• _Crawled caption data_:
▼▼▼
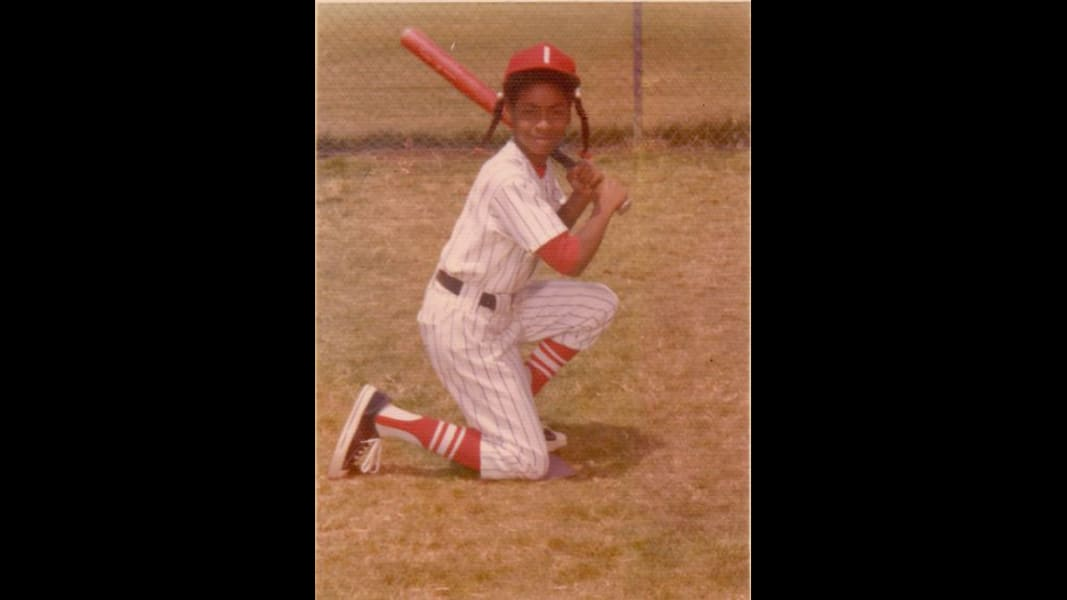VP Little League 1975 Violet Palmer  Newday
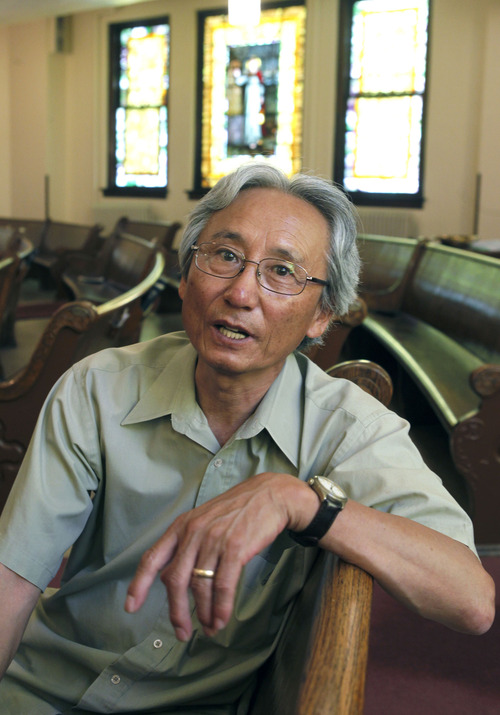Al Hartmann  |  The Salt Lake Tribune The Rev. Eun-sang Lee, of the First United Methodist Church in Salt Lake City, is an active member of Korean-American groups supporting the immigration bill.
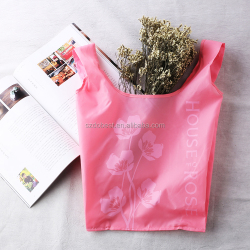 Promotional High Quality Polyester Printed Foldable Shopping Bag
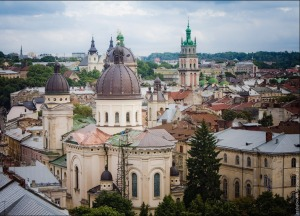 Lviv - What A History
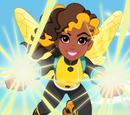Hero of the Month: Bumblebee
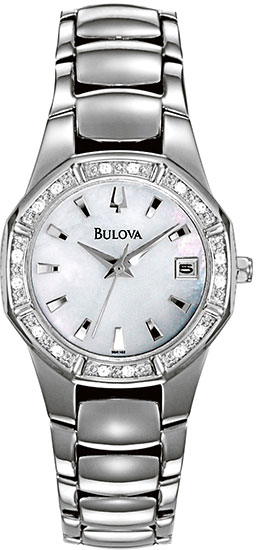 Bulova Stainless Steel Diamond Bracelet Mother of Pearl Dress Watch 96R102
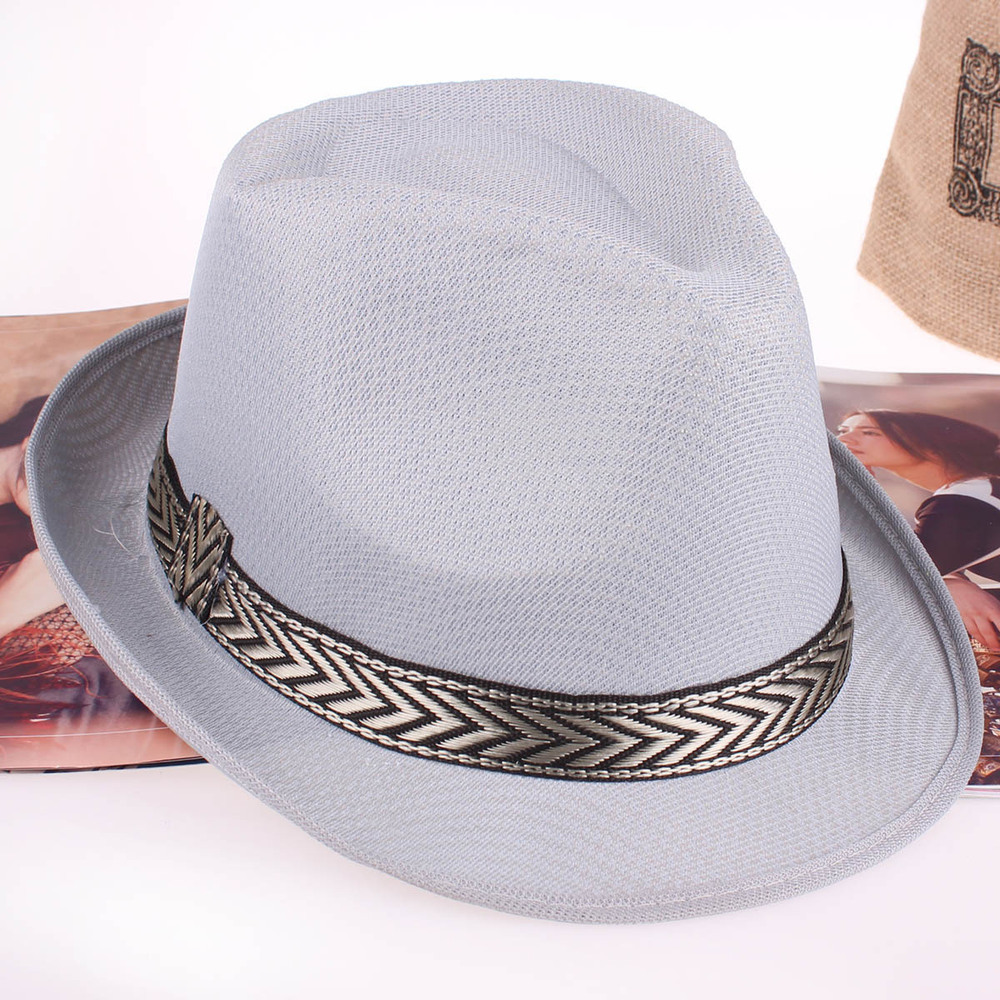 Chevron-banded-Fedora-Hat2 10 Women's Hat Trends For Summer 2018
▲▲▲
Please retype, exactly and with the pictures left out, the lines from the line containing "Lviv - What A History" through the last line of the records above.

 Lviv - What A History
Hero of the Month: Bumblebee
 Bulova Stainless Steel Diamond Bracelet Mother of Pearl Dress Watch 96R102
 Chevron-banded-Fedora-Hat2 10 Women's Hat Trends For Summer 2018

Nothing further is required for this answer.